Who gets what from imported oil?
Oil is always big news. Every increase in its price is thought to raise fuel costs to the detriment of consumers while generating huge income for foreign oil producers — such as OPEC Member Countries.
But this is a misconception. While huge revenues are indeed generated, they are earned primarily by major oil consuming countries. OECD economies, for example, earn far more revenue from the retail sale of petroleum products than OPEC countries make from the original sale of their oil.
From 2010 to 2015, OECD economies earned on average about $1,381 billion/year more from retail sales of petroleum products than OPEC Countries made from oil revenues. A significant amount of the final retail prices of petroleum products is attributed to high taxation rates. In fact, during 2015, the share of total tax of the final retail price amounted to more than 50%.
Therefore, the real burden on consumers comes from taxes, not from the original price paid for crude oil. Moreover, between 2010 and 2015, OECD nations earned on average $1,076 bn/y from taxes alone compared to OPEC’s $944 bn/y in oil revenues.
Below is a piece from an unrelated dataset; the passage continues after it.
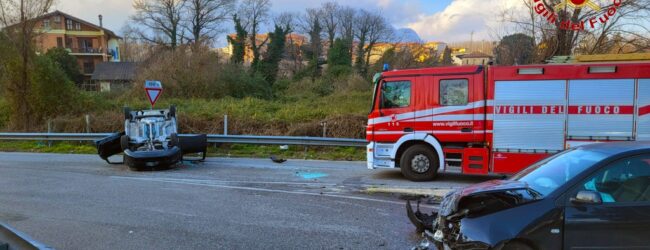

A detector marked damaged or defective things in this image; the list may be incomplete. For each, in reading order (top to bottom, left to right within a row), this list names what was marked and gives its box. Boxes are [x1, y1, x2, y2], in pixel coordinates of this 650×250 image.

overturned black car [95, 105, 206, 170]
damaged dark sedan [408, 142, 648, 249]
overturned black car [408, 142, 648, 249]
And while the billions of dollars earned from oil taxes are pure income for OECD governments, oil export revenues of OPEC Countries must also cover the high costs of exploration, production and transportation.
Taxes on oil
In a comparison of a composite barrel of oil between 2013 and 2015 in the OECD, crude oil prices plummeted by 34%, while taxes increased by 12%. The result is that producers lost revenue while industry saw increased profits and consumer governments benefited from a boost in income generated from the increase in oil taxes.
So the next time you hear that the price of a barrel of oil is having an impact on the price you pay at the pump, remember that oil-related taxes are imposed by many governments who ultimately are often the biggest beneficiaries.